RECORD SET START

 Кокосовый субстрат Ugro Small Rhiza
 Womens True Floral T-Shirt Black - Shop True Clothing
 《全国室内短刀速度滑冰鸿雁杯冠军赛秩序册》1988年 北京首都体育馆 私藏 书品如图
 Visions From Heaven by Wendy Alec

RECORD SET END
RECORD SET START

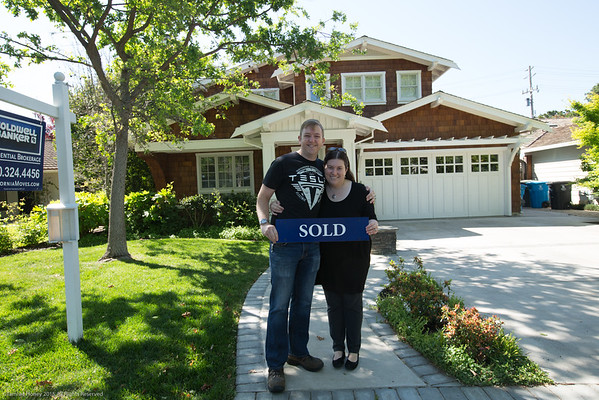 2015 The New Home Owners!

RECORD SET END

ABOUT THIS TASK
What is needed is an exact copy of the lines above, from the one containing "Womens True Floral" through the one containing "Visions From Heaven by Wendy Alec", with nothing added.

EXERCISE ANSWER
 Womens True Floral T-Shirt Black - Shop True Clothing
 《全国室内短刀速度滑冰鸿雁杯冠军赛秩序册》1988年 北京首都体育馆 私藏 书品如图
 Visions From Heaven by Wendy Alec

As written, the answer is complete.